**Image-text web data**

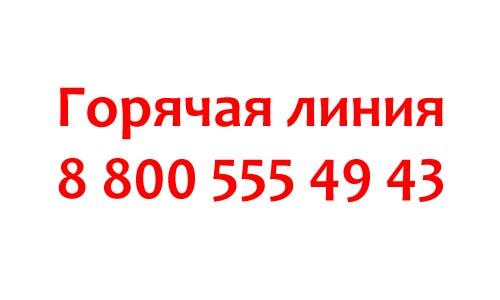 Контакты единого консультационного центра Роспотребнадзора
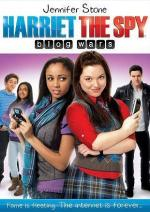 Harriet the Spy: Blog Wars (TV)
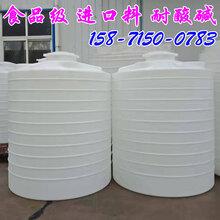 3吨塑料水塔食品级耐酸碱湖北地区厂家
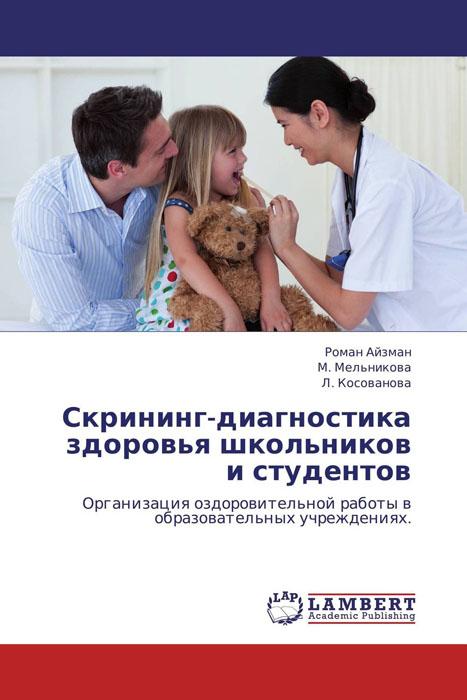 Скрининг-диагностика здоровья школьников и студентов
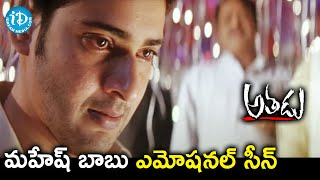 Mahesh Babu Emotional Scene | Athadu Movie Scenes | Trisha | Prakash Raj | Trivikram | iDream Movies - IDREAMMOVIES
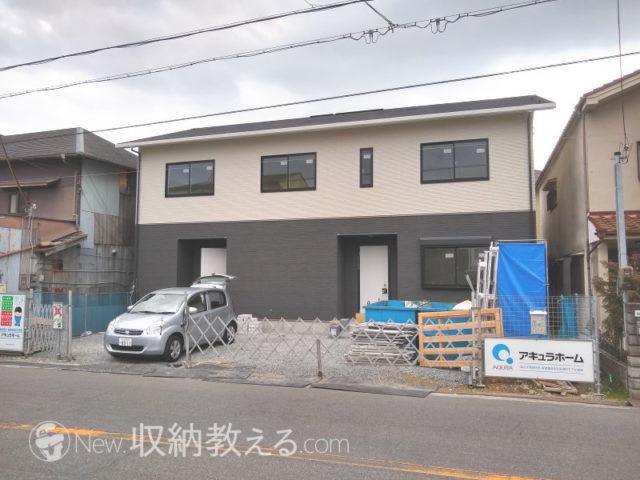 建築中の我が家20200222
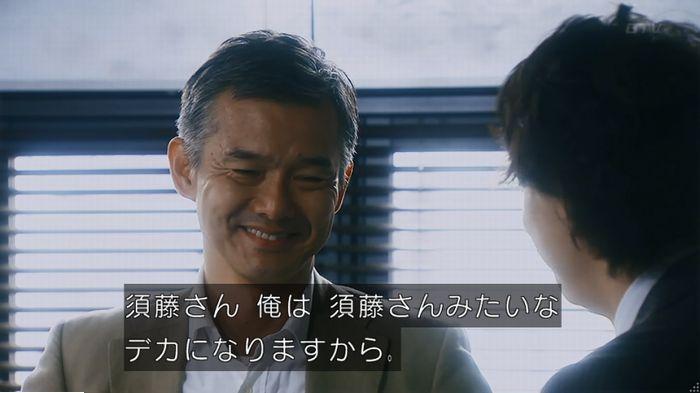 警視庁いきもの係 最終話のキャプ864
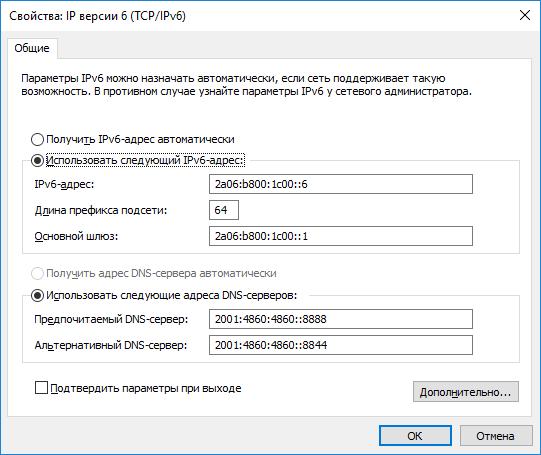 Сохранение настроек ipv6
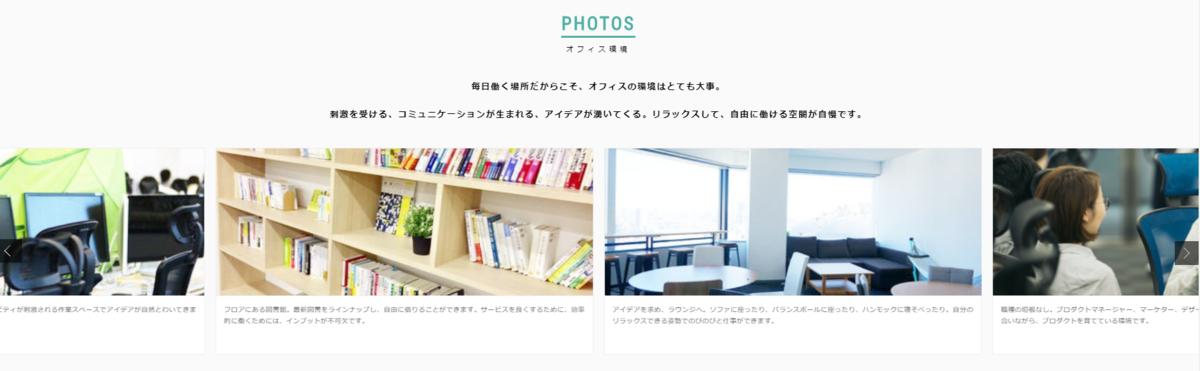 (例)「働く環境」採用サイトコンテンツ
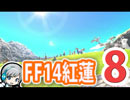 【FF14紅蓮】理想のマイホームを夢見てFF14紅蓮の解放者 08日目-1 アジ...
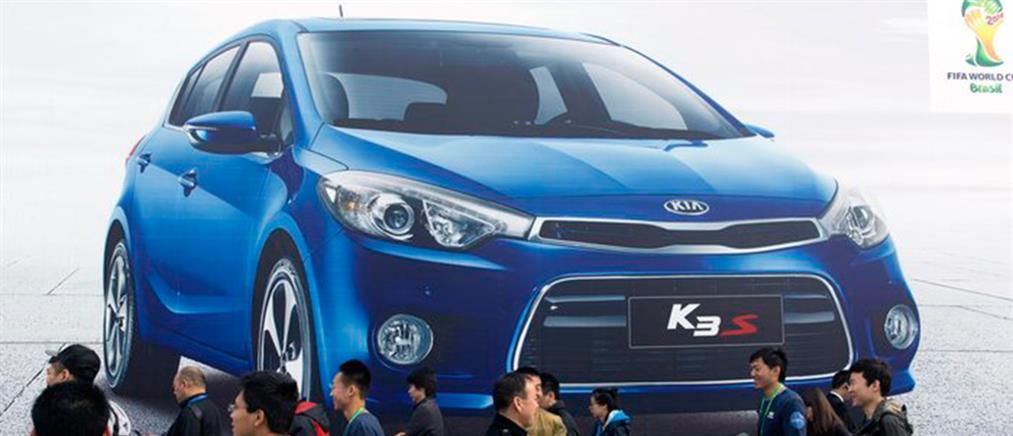 Σαλόνι αυτοκινήτου στο Πεκίνο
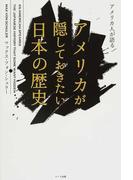 アメリカ人が語るアメリカが隠しておきたい日本の歴史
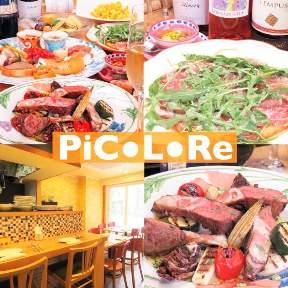 イタリア郷土料理とイタリアワイン PiCoLoRe 福島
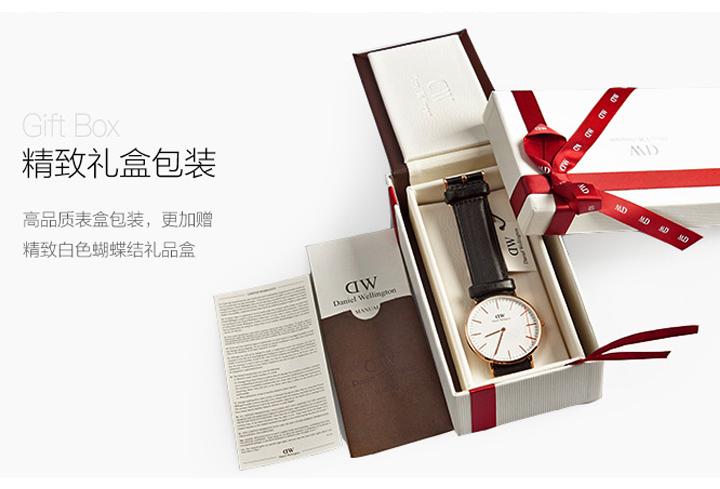 这是第5张DW精品高防手表厂家直供诚招代理加盟的货源图片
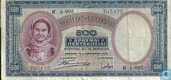 Greece 500 Drachma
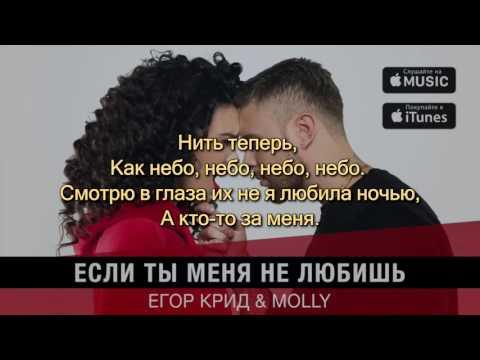 Егор Крид & MOLLY - Если ты меня не любишь (караоке+бэки)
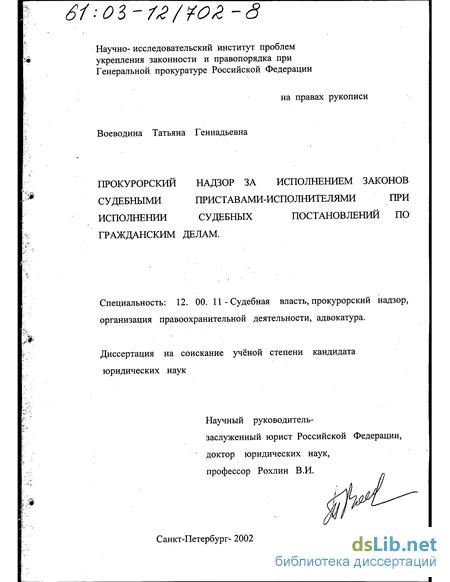 Реферат прокурорский надзор за судебными приставами 9192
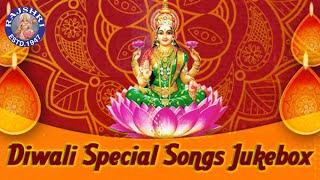 Jai Lakshmi Mata   Diwali Special Songs   Best Diwali Songs Collections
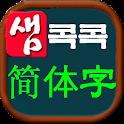 간체자 연습 icon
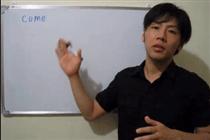Dr.アジ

**EXERCISE DIRECTIONS**
The output must match the records word for word, except that no pictures appear.

**ANSWER TO THIS EXERCISE**
 Контакты единого консультационного центра Роспотребнадзора
 Harriet the Spy: Blog Wars (TV)
 3吨塑料水塔食品级耐酸碱湖北地区厂家
 Скрининг-диагностика здоровья школьников и студентов
 Mahesh Babu Emotional Scene | Athadu Movie Scenes | Trisha | Prakash Raj | Trivikram | iDream Movies - IDREAMMOVIES
 建築中の我が家20200222
 警視庁いきもの係 最終話のキャプ864
 Сохранение настроек ipv6
 (例)「働く環境」採用サイトコンテンツ
 【FF14紅蓮】理想のマイホームを夢見てFF14紅蓮の解放者 08日目-1 アジ...
 Σαλόνι αυτοκινήτου στο Πεκίνο
 アメリカ人が語るアメリカが隠しておきたい日本の歴史
 イタリア郷土料理とイタリアワイン PiCoLoRe 福島
 这是第5张DW精品高防手表厂家直供诚招代理加盟的货源图片
 Greece 500 Drachma
 Егор Крид & MOLLY - Если ты меня не любишь (караоке+бэки)
 Реферат прокурорский надзор за судебными приставами 9192
 Jai Lakshmi Mata   Diwali Special Songs   Best Diwali Songs Collections
 간체자 연습 icon
Dr.アジ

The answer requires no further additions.